Problem accessing /proxy/application_1389853114516_1011/. Reason:

    Server Error

Caused by:

java.io.IOException: java.net.URISyntaxException: Expected authority
at index 7: http://
	at org.apache.hadoop.yarn.server.webproxy.WebAppProxyServlet.doGet(WebAppProxyServlet.java:318)
	at javax.servlet.http.HttpServlet.service(HttpServlet.java:707)
	at javax.servlet.http.HttpServlet.service(HttpServlet.java:820)
	at org.eclipse.jetty.servlet.ServletHolder.handle(ServletHolder.java:652)
	at org.eclipse.jetty.servlet.ServletHandler$CachedChain.doFilter(ServletHandler.java:1320)



Sincerely,

DB Tsai
Machine Learning Engineer
Alpine Data Labs
--------------------------------------
Web: http://alpinenow.com/

Re: Submitting job to Yarn's ResourceManager

Posted by Tom Graves <tg...@yahoo.com>.

The tracking url will error if the application has completed or if you are running yarn client mode (that hasn't bee hooked up) . In yarn client mode you can get url for UI via the messages that come out on the console.

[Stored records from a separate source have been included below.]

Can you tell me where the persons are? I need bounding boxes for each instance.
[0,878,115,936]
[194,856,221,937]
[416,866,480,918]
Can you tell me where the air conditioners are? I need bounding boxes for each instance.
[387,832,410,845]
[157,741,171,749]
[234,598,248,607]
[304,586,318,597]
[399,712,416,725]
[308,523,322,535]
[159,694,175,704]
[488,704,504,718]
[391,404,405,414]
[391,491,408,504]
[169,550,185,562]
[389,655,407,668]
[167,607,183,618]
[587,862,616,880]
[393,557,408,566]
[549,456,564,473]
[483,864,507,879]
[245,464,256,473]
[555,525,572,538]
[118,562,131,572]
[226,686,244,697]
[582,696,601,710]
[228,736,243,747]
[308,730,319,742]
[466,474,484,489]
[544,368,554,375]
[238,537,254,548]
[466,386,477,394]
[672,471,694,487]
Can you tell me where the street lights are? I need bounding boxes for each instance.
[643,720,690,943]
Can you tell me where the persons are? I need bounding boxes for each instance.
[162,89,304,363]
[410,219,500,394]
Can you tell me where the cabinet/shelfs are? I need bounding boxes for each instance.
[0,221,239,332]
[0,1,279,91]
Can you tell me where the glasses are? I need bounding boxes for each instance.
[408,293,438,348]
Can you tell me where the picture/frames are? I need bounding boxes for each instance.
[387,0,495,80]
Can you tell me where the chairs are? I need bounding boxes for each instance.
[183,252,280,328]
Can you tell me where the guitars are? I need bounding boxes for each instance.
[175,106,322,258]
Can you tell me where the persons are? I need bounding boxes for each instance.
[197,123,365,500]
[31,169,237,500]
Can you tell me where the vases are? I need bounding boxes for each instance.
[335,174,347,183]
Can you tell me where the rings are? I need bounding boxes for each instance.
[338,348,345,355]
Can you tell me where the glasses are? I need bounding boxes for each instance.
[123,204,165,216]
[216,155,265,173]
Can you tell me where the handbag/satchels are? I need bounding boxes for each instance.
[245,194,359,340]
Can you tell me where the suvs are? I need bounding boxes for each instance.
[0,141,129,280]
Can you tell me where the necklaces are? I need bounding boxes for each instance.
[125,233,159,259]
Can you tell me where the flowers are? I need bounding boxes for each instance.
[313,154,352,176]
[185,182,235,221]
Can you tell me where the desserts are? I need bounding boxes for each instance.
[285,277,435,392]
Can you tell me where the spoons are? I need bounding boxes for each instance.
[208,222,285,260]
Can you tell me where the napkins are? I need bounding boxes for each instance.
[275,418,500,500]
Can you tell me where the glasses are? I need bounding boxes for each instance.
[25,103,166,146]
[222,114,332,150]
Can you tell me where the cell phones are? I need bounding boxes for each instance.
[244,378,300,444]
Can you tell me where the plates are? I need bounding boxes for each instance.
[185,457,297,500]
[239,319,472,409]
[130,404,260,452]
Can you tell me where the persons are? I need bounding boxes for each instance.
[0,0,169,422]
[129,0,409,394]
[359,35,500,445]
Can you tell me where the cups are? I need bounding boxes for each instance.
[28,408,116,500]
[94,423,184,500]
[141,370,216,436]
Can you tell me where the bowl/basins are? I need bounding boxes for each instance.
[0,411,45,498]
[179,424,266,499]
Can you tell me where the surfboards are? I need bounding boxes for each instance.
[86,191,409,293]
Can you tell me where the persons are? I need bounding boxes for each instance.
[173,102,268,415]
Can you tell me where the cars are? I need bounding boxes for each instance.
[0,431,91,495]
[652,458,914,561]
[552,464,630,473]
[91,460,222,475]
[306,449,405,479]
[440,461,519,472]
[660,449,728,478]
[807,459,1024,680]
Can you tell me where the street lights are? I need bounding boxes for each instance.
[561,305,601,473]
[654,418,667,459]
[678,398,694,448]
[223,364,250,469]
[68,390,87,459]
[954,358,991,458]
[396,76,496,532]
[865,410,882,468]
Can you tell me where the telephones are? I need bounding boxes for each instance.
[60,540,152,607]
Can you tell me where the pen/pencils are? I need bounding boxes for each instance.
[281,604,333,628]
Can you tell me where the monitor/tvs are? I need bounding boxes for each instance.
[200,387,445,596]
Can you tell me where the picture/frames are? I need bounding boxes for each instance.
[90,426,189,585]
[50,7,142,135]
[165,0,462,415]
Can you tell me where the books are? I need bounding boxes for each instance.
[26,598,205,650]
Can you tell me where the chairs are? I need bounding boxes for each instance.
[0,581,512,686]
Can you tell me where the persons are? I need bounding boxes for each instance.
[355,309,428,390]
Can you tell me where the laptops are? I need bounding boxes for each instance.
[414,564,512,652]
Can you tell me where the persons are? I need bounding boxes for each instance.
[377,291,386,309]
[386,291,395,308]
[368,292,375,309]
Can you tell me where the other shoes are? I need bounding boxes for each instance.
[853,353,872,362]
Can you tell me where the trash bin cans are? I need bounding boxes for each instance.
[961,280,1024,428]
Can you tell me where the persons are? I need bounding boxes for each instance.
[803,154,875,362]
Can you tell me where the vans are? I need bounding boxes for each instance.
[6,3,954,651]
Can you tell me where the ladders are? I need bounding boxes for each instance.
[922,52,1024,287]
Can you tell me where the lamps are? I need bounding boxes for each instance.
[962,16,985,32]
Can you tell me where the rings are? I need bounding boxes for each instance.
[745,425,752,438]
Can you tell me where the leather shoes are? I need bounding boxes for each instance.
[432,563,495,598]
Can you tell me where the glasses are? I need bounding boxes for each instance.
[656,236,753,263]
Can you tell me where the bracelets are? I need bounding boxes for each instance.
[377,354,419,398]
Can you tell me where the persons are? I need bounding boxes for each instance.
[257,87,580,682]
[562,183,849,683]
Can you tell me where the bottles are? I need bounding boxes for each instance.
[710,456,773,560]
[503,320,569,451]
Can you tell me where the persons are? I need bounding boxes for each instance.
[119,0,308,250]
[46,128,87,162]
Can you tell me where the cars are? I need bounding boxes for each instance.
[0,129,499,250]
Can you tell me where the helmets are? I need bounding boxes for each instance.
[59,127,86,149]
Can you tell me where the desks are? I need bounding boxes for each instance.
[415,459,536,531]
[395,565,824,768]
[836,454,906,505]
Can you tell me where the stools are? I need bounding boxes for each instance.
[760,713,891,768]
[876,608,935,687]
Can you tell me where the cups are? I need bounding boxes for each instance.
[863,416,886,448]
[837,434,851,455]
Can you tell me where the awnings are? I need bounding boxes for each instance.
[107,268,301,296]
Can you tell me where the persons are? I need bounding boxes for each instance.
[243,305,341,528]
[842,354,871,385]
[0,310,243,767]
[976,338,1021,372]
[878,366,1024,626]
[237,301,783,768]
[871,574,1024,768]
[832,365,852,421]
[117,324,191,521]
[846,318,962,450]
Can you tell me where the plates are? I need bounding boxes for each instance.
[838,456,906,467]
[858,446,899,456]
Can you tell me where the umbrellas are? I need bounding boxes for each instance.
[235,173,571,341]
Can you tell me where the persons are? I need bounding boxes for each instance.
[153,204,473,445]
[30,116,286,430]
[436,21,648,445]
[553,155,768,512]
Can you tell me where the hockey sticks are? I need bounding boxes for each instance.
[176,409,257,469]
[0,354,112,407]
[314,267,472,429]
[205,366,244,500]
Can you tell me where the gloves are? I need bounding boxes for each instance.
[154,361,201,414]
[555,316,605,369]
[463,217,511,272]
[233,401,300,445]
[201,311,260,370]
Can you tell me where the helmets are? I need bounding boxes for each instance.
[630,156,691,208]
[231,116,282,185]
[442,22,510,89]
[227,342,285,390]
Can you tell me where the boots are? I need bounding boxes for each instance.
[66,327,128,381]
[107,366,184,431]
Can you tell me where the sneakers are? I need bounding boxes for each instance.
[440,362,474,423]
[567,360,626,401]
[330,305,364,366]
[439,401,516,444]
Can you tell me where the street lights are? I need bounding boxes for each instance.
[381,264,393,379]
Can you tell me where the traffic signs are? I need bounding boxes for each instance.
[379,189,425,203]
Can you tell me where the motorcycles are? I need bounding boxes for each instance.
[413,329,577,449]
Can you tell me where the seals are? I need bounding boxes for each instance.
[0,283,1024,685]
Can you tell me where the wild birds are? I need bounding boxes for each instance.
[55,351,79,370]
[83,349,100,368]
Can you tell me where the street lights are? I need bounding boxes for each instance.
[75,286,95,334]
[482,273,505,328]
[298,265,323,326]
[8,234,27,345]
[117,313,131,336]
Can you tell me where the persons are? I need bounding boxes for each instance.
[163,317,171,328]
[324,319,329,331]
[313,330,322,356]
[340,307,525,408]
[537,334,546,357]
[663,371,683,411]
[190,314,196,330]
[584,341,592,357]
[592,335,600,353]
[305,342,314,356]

In yarn-client mode, are you setting the environment variables to ask for workers, etc. Also make sure the hadoop conf directory is in your classpath.

Tom

On Thursday, January 23, 2014 7:12 PM, DB Tsai <db...@alpinenow.com> wrote:

Hi guys,

We were able to submit our spark application to yarn's resource manager (PivotalHD 1.0.1), and the expected result is printed in the stdout of the container log; however, when we took a look at Tracking UI, we got the following error 500. There is no problem for traditional mapreduce job. Is there any suggestion to dig into this problem?

Secondly, we submitted our job through our java app, and since the application is actually running on the remote machine, it seems that there is no easy way to interact between our main application running locally, and the spark application running remotely. For example, if we would like to know the progress of our spark application, we have to write it to HDFS, and then read it back in our main application. It's the same to retrieve the final spark job return. Is there any way to interact through some kind of api without going through the HDFS?

Finally, sometimes, we would like to test some code quickly through spark-shell. And it seems that every operation is running locally when we lunch spark-shell in yarn-client mode (I knew it's not supported to run spark-shell in yarn-standalone mode). Is there anyway to make spark-shell running in the distributed fashion with yarn?

Thanks.
HTTP ERROR 500
Problem accessing /proxy/application_1389853114516_1011/. Reason:
Server Error
Caused by:
java.io.IOException: java.net.URISyntaxException: Expected authority at index 7: http:// at org.apache.hadoop.yarn.server.webproxy.WebAppProxyServlet.doGet(WebAppProxyServlet.java:318) at javax.servlet.http.HttpServlet.service(HttpServlet.java:707) at javax.servlet.http.HttpServlet.service(HttpServlet.java:820) at org.eclipse.jetty.servlet.ServletHolder.handle(ServletHolder.java:652) at org.eclipse.jetty.servlet.ServletHandler$CachedChain.doFilter(ServletHandler.java:1320)

Sincerely,

DB Tsai
Machine Learning Engineer
Alpine Data Labs
--------------------------------------
Web: http://alpinenow.com/